- Type: Geological group
- Sub-units: Panama Sandstone Member (3rd Sand); Bimber Run Conglomerate Member; Amity Shale; Salamanca Sandstone (2nd Sand); North Warren Shale Member; Sagerstown Shale; Pope Hollow Conglomerate Member; Woodcock Sandstone Member (1st Sand);
- Underlies: Riceville Formation

Lithology
- Primary: Sandstone, Siltstone
- Other: Shale

Location
- Region: New York, Ohio Pennsylvania, West Virginia
- Country: United States

Type section
- Named for: Venango County
- Named by: Carll (1880)

= Venango Group =

Geologic formation in the United States

The Venango Group, or Venango Sand is an Upper Devonian aged geological unit found in western Pennsylvania, western New York south east Ohio and central to western West Virginia. The Venango is the geologic unit that was produced after the Drake Well discovered oil in Venango County, Pennsylvania.

== Description ==
The Venango is made gray sandstones, often interbedded, light-gray siltstones, shales, with occasional conglomerate lenses.
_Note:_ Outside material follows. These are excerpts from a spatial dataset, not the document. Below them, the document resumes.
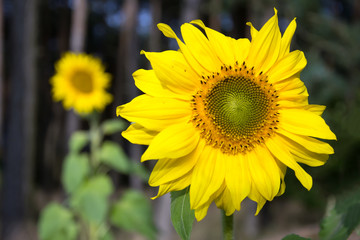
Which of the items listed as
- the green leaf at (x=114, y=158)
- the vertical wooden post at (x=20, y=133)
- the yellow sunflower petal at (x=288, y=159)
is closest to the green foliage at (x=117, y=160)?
the green leaf at (x=114, y=158)

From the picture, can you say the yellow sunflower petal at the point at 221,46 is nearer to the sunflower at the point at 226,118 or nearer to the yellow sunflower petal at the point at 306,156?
the sunflower at the point at 226,118

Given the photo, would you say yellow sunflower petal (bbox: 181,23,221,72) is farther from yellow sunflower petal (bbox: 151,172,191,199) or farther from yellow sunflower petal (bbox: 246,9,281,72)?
yellow sunflower petal (bbox: 151,172,191,199)

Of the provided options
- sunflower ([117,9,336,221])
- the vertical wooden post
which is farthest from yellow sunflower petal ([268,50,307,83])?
the vertical wooden post

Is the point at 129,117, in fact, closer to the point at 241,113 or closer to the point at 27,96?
the point at 241,113

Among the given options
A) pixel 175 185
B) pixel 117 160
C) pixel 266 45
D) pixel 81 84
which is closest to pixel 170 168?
pixel 175 185

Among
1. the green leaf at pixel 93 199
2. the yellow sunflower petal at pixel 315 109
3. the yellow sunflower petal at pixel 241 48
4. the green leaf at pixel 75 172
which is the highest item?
the yellow sunflower petal at pixel 241 48

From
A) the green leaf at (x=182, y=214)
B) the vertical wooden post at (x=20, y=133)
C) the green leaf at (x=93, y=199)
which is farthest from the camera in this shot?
the vertical wooden post at (x=20, y=133)

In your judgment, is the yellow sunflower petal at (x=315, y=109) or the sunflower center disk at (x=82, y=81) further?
the sunflower center disk at (x=82, y=81)
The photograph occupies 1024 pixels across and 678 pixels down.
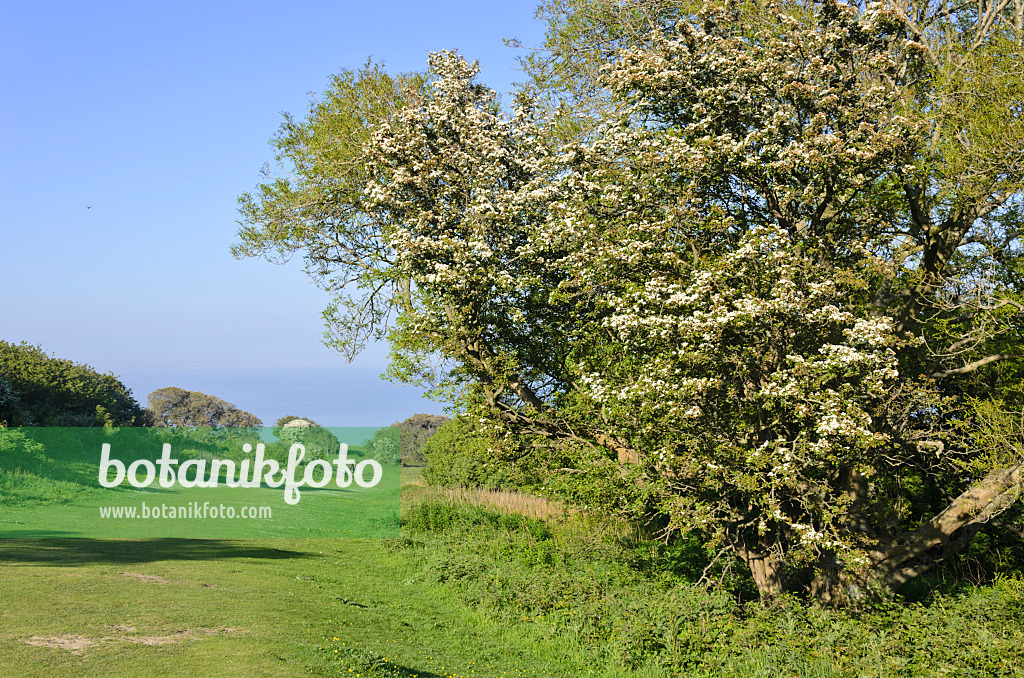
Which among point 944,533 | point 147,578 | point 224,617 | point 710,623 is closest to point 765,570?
point 710,623

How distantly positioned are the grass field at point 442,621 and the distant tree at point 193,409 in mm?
57318

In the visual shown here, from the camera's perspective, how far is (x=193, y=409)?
7531 cm

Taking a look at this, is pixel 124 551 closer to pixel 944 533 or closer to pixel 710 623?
pixel 710 623

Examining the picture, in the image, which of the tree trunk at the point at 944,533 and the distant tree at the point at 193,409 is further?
the distant tree at the point at 193,409

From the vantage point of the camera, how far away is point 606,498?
14.4 m

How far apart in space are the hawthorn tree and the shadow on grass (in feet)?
25.3

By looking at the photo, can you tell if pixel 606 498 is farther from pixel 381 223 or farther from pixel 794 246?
pixel 381 223

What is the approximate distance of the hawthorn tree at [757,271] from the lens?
12.6 metres

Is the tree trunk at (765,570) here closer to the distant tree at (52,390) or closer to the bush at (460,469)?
the bush at (460,469)

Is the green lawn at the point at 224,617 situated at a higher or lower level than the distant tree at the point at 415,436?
lower

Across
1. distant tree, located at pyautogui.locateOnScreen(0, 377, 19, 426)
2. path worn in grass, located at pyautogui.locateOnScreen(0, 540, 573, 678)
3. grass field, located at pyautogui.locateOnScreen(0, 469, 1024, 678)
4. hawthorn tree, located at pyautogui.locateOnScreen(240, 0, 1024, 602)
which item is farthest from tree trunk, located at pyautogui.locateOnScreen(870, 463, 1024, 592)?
distant tree, located at pyautogui.locateOnScreen(0, 377, 19, 426)

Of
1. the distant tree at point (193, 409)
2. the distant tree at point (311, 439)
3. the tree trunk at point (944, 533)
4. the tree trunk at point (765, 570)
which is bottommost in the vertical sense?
the tree trunk at point (765, 570)

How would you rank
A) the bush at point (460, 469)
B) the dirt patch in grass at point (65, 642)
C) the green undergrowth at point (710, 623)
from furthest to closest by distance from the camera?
the bush at point (460, 469) < the green undergrowth at point (710, 623) < the dirt patch in grass at point (65, 642)

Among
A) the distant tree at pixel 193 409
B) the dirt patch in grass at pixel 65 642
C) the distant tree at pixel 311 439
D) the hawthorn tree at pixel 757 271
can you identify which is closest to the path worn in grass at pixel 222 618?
the dirt patch in grass at pixel 65 642
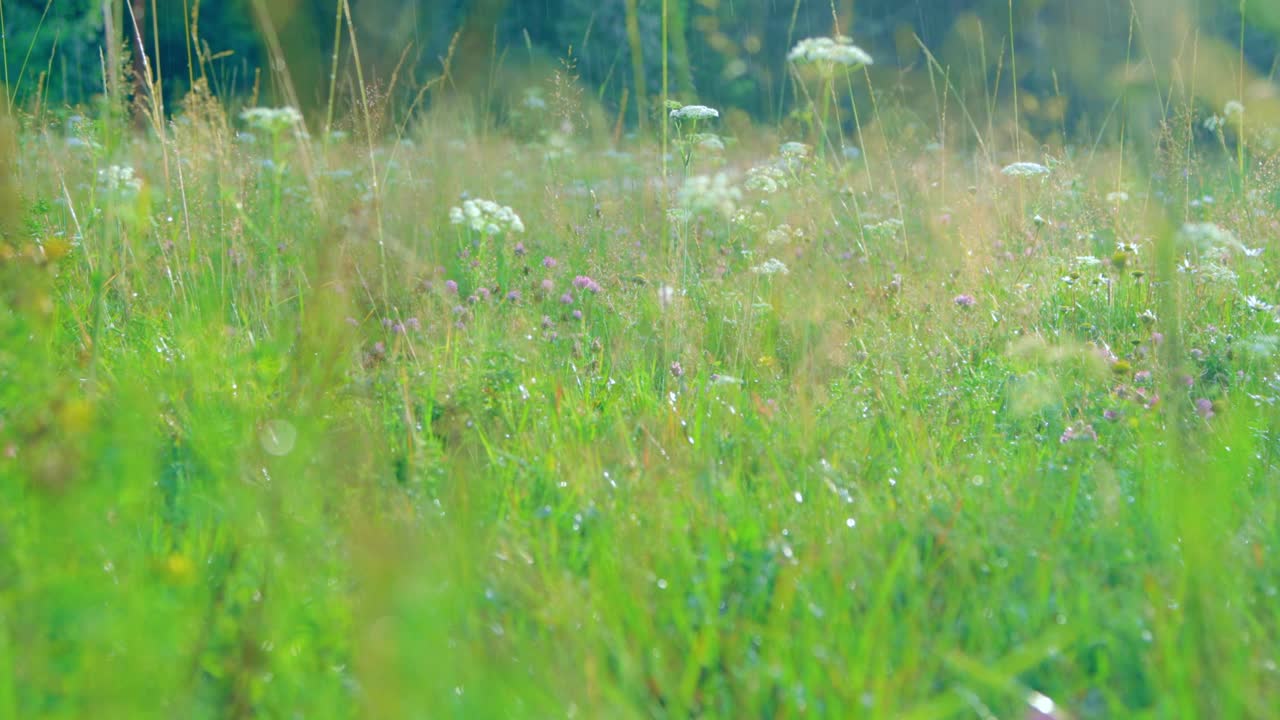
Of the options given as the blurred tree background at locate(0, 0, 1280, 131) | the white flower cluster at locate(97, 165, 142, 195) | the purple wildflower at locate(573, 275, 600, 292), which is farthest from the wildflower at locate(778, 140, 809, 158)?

Colors vary from gray to light gray sandstones and conglomerates, to light blueish or greenish gray siltstones and dark gray to reddish gray shales. The reddish colors tend to be found further east where the Venango interfingers with the Catskill Formation. There are three major sand members of the Venango in ascending order; Panama sand, Salamanca Sandstone and the Woodcock Sandstone. All three have a history of oil production. Between each sandstone member are beds of shale and siltstone.

Informal names for members of the Venango are derived from names given by well drillers over the years. Drillers' nomenclature: Hundred-Foot sand, First Sand, Nineveh, Second Sand, Gordon Stray, Bayard, Elizabeth, Third Sand and Sweet Richard.

== Oil Production ==
After Edwin Drake successfully drill what is generally accepted as the world's first commercial oil well, people flocked to Venango County to strike it rich. This was the world's first oil boom.